Post written by: Juan DeSantiago, LCSW
Do you ever feel like your life is on autopilot? It is hard to feel anything but numb. Some days you might
even feel as if you are living on the outside of your body and floating through the tasks of the day and
your interactions with others. Eventually, this can turn in to your almost constant state of being for
weeks or even months.
A word we use in the mental health world to describe the experience above is dissociation. Dissociation
is something that we all do from time to time (think daydreaming or your mind wandering while driving,
for example). Dissociation becomes a concern when it starts to interfere with daily life and relationships.
Some symptoms of dissociation include: a sense of the world not being real, detachment from self, or
mind going blank. Often times, you may try to do something, anything, just to feel. Whether it be risky
behavior such as self-harm, substance use, or driving recklessly, the pain and/or adrenaline is better
than the numbness. It is just nice to feel SOMETHING! If this sounds familiar, you could be living through
a dissociative experience. One way to understand dissociation is to see it as a way to cope. It is a way
for you to maintain your ability to functioning when confronted with an ongoing danger or threat.
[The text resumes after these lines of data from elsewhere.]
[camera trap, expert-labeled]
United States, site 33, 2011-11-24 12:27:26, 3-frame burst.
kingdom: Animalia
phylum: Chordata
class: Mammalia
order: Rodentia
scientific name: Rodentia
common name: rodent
Luckily, there are things you can do to recalibrate your emotions in order to reconnect with yourself and
others. MINDFULNESS. Practicing mindfulness can help decrease stress and anxiety, while at the same
time help increase emotional regulation. A few examples of mindfulness activities include meditation,
progressive muscle relaxation, or gong for a walk and observing the sights, sounds, and smells of your
environment.
One of the easiest ways to kickstart being mindful, is by taking a deep breath. The importance of proper
breathing is something that is so often overlooked but can be addressed immediately. If you have made
it this far, do yourself a favor and take a nice deep breath. Hold it for a few seconds. Now let it out. This
is a quick coping skill you can use to get through an activating moment (think: bumper to bumper traffic,
your child screaming, or your partner saying something hurtful.) Getting to a place where you no longer
have to struggle to survive, but instead thrive, can make a noticeable difference. Mindfulness is a
wonderful practice to manage symptoms of dissociation. Eventually, you may want to explore why you
are needing to dissociate. Meeting with a trained psychotherapist is a safe way to begin this exploration.